Blood pressure, see Arterial blood pressure; Diastolic blood pressure; Mean blood pressure; Systolic blood pressure
Blood products. Many products may be obtained from donated blood (Fig. 25), including:
whole blood: stored at 2–6°C for up to 35 days. 70 ml citrate preservative solution is added to 420 ml blood. The use of whole blood for blood transfusion is restricted in the UK. Heparinised whole blood (lasts for 2 days) has been used for paediatric cardiac surgery.
packed red cells (plasma reduced): stored at 2–6°C for up to 35 days. Should be kept at room temperature for no more than 24 h. Haematocrit is approximately 0.55. Produced by removing all but 20 ml residual plasma from a unit of whole blood and suspending the cells in 100 ml SAG-M (saline–adenine–glucose–mannitol) solution to give a mean volume per unit of 280 ml. Since 1998, routinely depleted of leucocytes to decrease the risk of transmitting variant Creutzfeldt–Jakob disease. One unit typically increases haemoglobin concentration in a 70-kg adult by 1 g/dl.
platelets: stored at 22°C for up to 5 days. Obtained either from a single donor by plateletpheresis (one donation yielding 1–3 therapeutic dose units) or from multiple units of donated whole blood (one unit of platelets derived from four donors). Transfusion thresholds vary according to the clinical situation, the level of platelet function and laboratory evidence of coagulopathy, but typically include a platelet count of 50 × 109/l or less for surgery, unless platelet function is abnormal. One therapeutic dose unit (approximate volume 210–310 ml) normally increases the platelet count by 20–40 × 109/l, although some patients may exhibit ‘refractoriness’ (e.g. those with circulating antiplatelet antibodies). Filtered by microfilters; ordinary iv giving sets are suitable. Preferably should be ABO-compatible. Contains added citrate.
fresh frozen plasma (FFP): stored at −30°C for up to 2 years. Must be ABO-compatible. Once thawed, can be stored at 4°C and must be given within 24 h, or kept at room temperature and given within 4 h. Contains all clotting factors, including fibrinogen, and is also a source of plasma cholinesterase. Contains added citrate. Viral infection risk is as for whole blood. In the UK, one unit of FFP is derived from plasma from a single donor, and FFP for children born after 1995 is derived from unpaid US donors. Indicated for treatment of various coagulopathies e.g. multifactor deficiencies associated with major haemorrhage and/or DIC. One adult therapeutic dose is 12–15 ml/kg or 4 units for a 70-kg adult, and would typically increase the fibrinogen concentration by 1 g/l.
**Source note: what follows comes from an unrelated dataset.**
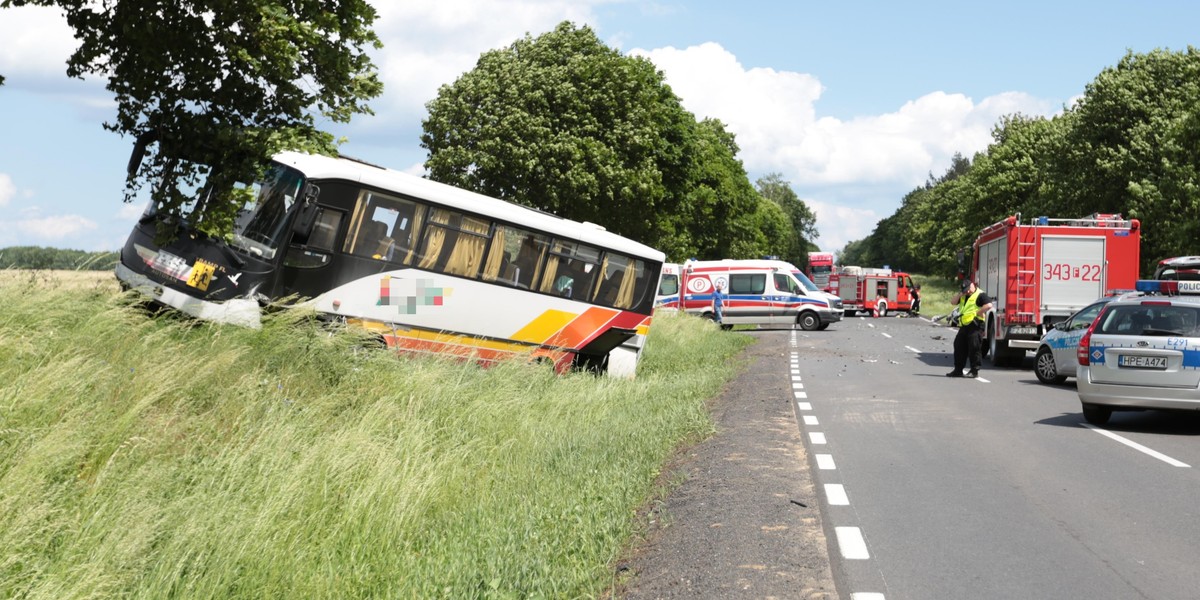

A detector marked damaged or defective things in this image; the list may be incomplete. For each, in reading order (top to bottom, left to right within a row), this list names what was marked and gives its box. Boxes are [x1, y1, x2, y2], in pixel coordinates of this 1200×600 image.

human albumin solution (HAS; previously called plasma protein fraction, PPF): stored at room temperature for 2–5 years depending on the preparation. Heat-treated to kill viruses. Contains virtually no clotting factors. Available as 4.5% and 20% (salt-poor albumin) solutions; both contain 140–150 mmol/l sodium but the latter contains less sodium per gram of albumin. Licensed for blood volume expansion with or without hypoalbuminaemia. Use is controversial owing to its high cost and the absence of evidence demonstrating its superiority to other colloids. UK supplies are now sourced from the USA.
factor concentrates, e.g. VIII and IX: now obtained by recombinant gene engineering, removing the risk of viral infection. Recombinant activated factor VII (rFVIIa) is licensed for the treatment of patients with acquired or congenital haemophilia, von Willebrand’s disease and inhibitors to factors VIII or IX of the clotting cascade. Factor VIIa enhances thrombin generation on the surfaces of activated platelets, thus having a mainly local effect with little impact on systemic coagulation. Increasingly used off-licence for arresting major traumatic, surgical and obstetric haemorrhage, although use is restricted owing to extremely high cost.